= 指示 =
以下の項目すべてを、「point」を「location」に置換し、それ以外は変更せずに再掲せよ。画像は出力から除外すること。

= 記録 =
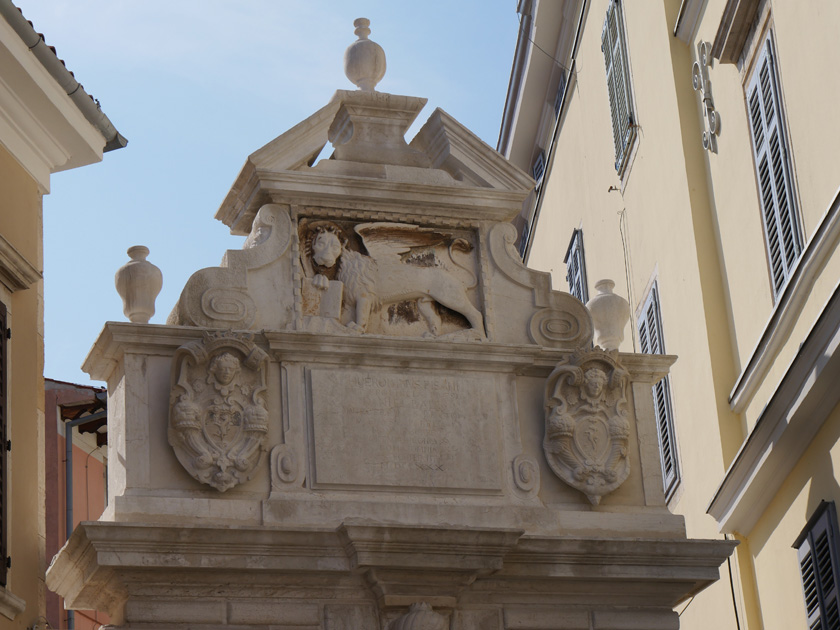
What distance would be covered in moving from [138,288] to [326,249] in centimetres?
130

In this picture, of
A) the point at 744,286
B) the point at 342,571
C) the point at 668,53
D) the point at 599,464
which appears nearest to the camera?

= 回答 =
What distance would be covered in moving from [138,288] to [326,249] in centimetres?
130

In this picture, of
A) the location at 744,286
B) the location at 342,571
C) the location at 668,53
D) the location at 599,464
which appears nearest to the camera?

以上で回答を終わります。